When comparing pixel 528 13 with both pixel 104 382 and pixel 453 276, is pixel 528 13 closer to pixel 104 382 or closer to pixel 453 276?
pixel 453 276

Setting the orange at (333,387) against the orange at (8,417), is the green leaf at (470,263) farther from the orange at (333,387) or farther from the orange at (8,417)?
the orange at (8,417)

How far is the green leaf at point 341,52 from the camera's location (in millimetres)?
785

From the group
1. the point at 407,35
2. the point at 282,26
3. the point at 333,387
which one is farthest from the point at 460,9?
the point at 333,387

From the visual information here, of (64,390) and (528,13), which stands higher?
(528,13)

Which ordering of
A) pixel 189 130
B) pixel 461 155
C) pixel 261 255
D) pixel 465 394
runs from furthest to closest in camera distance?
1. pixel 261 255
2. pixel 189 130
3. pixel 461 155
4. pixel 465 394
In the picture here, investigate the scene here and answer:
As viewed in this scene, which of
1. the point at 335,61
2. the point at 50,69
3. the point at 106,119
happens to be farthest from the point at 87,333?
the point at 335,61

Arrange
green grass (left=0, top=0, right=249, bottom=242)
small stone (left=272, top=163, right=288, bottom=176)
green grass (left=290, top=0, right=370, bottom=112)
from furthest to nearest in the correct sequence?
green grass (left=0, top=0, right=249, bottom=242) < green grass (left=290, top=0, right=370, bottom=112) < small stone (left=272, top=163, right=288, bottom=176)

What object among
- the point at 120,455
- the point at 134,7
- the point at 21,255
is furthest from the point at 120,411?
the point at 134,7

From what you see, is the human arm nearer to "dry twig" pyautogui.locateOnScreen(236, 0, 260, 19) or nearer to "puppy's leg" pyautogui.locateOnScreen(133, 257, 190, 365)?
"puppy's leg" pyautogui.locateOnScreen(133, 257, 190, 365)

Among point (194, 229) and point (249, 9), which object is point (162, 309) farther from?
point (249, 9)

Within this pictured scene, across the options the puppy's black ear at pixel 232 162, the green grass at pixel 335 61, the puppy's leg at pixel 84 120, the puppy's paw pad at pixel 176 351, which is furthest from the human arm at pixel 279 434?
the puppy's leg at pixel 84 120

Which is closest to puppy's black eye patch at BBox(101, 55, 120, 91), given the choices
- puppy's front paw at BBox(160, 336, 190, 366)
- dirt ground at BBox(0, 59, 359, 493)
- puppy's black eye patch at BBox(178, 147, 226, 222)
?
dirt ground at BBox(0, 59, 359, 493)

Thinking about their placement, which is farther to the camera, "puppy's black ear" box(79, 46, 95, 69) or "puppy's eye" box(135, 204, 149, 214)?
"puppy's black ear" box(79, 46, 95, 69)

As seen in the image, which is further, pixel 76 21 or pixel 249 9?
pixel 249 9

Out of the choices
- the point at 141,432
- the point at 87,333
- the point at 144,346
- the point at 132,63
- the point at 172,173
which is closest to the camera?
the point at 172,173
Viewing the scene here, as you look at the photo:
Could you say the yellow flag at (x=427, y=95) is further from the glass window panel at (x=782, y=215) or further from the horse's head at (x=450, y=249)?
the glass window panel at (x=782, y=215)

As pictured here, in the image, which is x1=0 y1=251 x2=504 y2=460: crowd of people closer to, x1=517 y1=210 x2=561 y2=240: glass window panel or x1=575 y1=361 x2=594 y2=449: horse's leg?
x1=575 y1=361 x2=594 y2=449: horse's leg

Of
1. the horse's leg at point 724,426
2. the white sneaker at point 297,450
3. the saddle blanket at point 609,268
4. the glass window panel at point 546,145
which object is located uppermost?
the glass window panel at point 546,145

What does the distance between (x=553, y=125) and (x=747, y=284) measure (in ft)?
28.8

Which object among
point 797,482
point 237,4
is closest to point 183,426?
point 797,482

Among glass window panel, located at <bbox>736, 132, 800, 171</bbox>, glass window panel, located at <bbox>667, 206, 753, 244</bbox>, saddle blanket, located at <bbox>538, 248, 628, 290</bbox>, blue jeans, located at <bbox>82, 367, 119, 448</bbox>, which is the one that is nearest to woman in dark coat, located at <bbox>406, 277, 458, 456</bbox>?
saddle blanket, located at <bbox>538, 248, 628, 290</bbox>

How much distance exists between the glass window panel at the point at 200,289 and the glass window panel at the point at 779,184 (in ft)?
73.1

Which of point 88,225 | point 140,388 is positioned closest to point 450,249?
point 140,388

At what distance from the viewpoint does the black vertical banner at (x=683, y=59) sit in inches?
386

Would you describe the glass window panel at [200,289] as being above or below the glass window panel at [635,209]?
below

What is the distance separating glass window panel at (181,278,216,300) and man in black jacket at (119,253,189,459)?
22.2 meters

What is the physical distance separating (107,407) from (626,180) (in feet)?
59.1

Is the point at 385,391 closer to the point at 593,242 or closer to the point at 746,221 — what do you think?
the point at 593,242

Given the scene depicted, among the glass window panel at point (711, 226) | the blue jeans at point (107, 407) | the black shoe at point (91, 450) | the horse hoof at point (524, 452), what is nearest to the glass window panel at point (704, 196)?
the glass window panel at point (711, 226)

#### EXERCISE
Rewrite all of the records above, substituting "person's arm" for every occurrence of "human arm" and leaving everything else unchanged.

#### RESULT FOR THIS TASK
When comparing pixel 528 13 with both pixel 104 382 and pixel 453 276, is pixel 528 13 closer to pixel 104 382 or closer to pixel 453 276?
pixel 453 276

Setting the orange at (333,387) against the orange at (8,417), is the green leaf at (470,263) farther from the orange at (333,387) or farther from the orange at (8,417)?
the orange at (8,417)

How far is the green leaf at point 341,52 from the camera's location (in millimetres)?
785

From the group
1. the point at 407,35
2. the point at 282,26
3. the point at 333,387
which one is farthest from the point at 460,9?
the point at 333,387

From the visual information here, of (64,390) and (528,13), which stands higher?
(528,13)

Which ordering of
A) pixel 189 130
B) pixel 461 155
C) pixel 261 255
D) pixel 465 394
runs from furthest to closest in camera distance?
1. pixel 261 255
2. pixel 189 130
3. pixel 461 155
4. pixel 465 394
In the picture here, investigate the scene here and answer:
As viewed in this scene, which of
1. the point at 335,61
2. the point at 50,69
3. the point at 106,119
happens to be farthest from the point at 87,333?
the point at 335,61

Arrange
green grass (left=0, top=0, right=249, bottom=242)
small stone (left=272, top=163, right=288, bottom=176)
green grass (left=290, top=0, right=370, bottom=112)
from furthest to nearest in the correct sequence?
green grass (left=0, top=0, right=249, bottom=242) < green grass (left=290, top=0, right=370, bottom=112) < small stone (left=272, top=163, right=288, bottom=176)

What object among
- the point at 120,455
- the point at 134,7
- the point at 21,255
is furthest from the point at 120,411?
the point at 134,7

From what you see, is the person's arm nearer to "dry twig" pyautogui.locateOnScreen(236, 0, 260, 19) or nearer to "puppy's leg" pyautogui.locateOnScreen(133, 257, 190, 365)?
"puppy's leg" pyautogui.locateOnScreen(133, 257, 190, 365)

Among point (194, 229) and point (249, 9), which object is point (162, 309) farther from?
point (249, 9)

Within this pictured scene, across the options the puppy's black ear at pixel 232 162, the green grass at pixel 335 61, the puppy's leg at pixel 84 120, the puppy's paw pad at pixel 176 351, which is furthest from the person's arm at pixel 279 434?
the puppy's leg at pixel 84 120

Which is closest to puppy's black eye patch at BBox(101, 55, 120, 91), given the choices
- puppy's front paw at BBox(160, 336, 190, 366)
- dirt ground at BBox(0, 59, 359, 493)
- puppy's black eye patch at BBox(178, 147, 226, 222)
?
dirt ground at BBox(0, 59, 359, 493)

Thinking about their placement, which is farther to the camera, "puppy's black ear" box(79, 46, 95, 69) or "puppy's eye" box(135, 204, 149, 214)?
"puppy's black ear" box(79, 46, 95, 69)

As seen in the image, which is further, pixel 76 21 or pixel 249 9?
pixel 249 9

Out of the choices
- the point at 141,432
- the point at 87,333
- the point at 144,346
- the point at 132,63
- the point at 172,173
which is closest to the camera?
the point at 172,173
Viewing the scene here, as you look at the photo:
Could you say the yellow flag at (x=427, y=95) is further from the glass window panel at (x=782, y=215) or further from the horse's head at (x=450, y=249)?
the glass window panel at (x=782, y=215)

As pictured here, in the image, which is x1=0 y1=251 x2=504 y2=460: crowd of people closer to, x1=517 y1=210 x2=561 y2=240: glass window panel or x1=575 y1=361 x2=594 y2=449: horse's leg?
x1=575 y1=361 x2=594 y2=449: horse's leg

Of
1. the horse's leg at point 724,426
2. the white sneaker at point 297,450
3. the saddle blanket at point 609,268
4. the glass window panel at point 546,145
which object is located uppermost?
the glass window panel at point 546,145

What does the distance between (x=553, y=125) and (x=747, y=284) measure (in ft)?
28.8

Which object among
point 797,482
point 237,4
is closest to point 183,426?
point 797,482

Among glass window panel, located at <bbox>736, 132, 800, 171</bbox>, glass window panel, located at <bbox>667, 206, 753, 244</bbox>, saddle blanket, located at <bbox>538, 248, 628, 290</bbox>, blue jeans, located at <bbox>82, 367, 119, 448</bbox>, which is the one that is nearest to woman in dark coat, located at <bbox>406, 277, 458, 456</bbox>?
saddle blanket, located at <bbox>538, 248, 628, 290</bbox>

How much distance exists between the glass window panel at the point at 200,289 and the glass window panel at the point at 779,184 (in ft)?
73.1

Which of point 88,225 | point 140,388 is positioned closest to point 450,249?
point 140,388

At what distance from the viewpoint does the black vertical banner at (x=683, y=59) sit in inches?
386

Would you describe the glass window panel at [200,289] as being above or below the glass window panel at [635,209]?
below

What is the distance separating glass window panel at (181,278,216,300) and man in black jacket at (119,253,189,459)?
22.2 meters

What is the physical distance separating (107,407) from (626,180) (in feet)?
59.1

Is the point at 385,391 closer to the point at 593,242 or closer to the point at 746,221 — what do you think?
the point at 593,242

Given the scene depicted, among the glass window panel at point (711, 226) | the blue jeans at point (107, 407) | the black shoe at point (91, 450) | the horse hoof at point (524, 452), what is nearest to the glass window panel at point (704, 196)?
the glass window panel at point (711, 226)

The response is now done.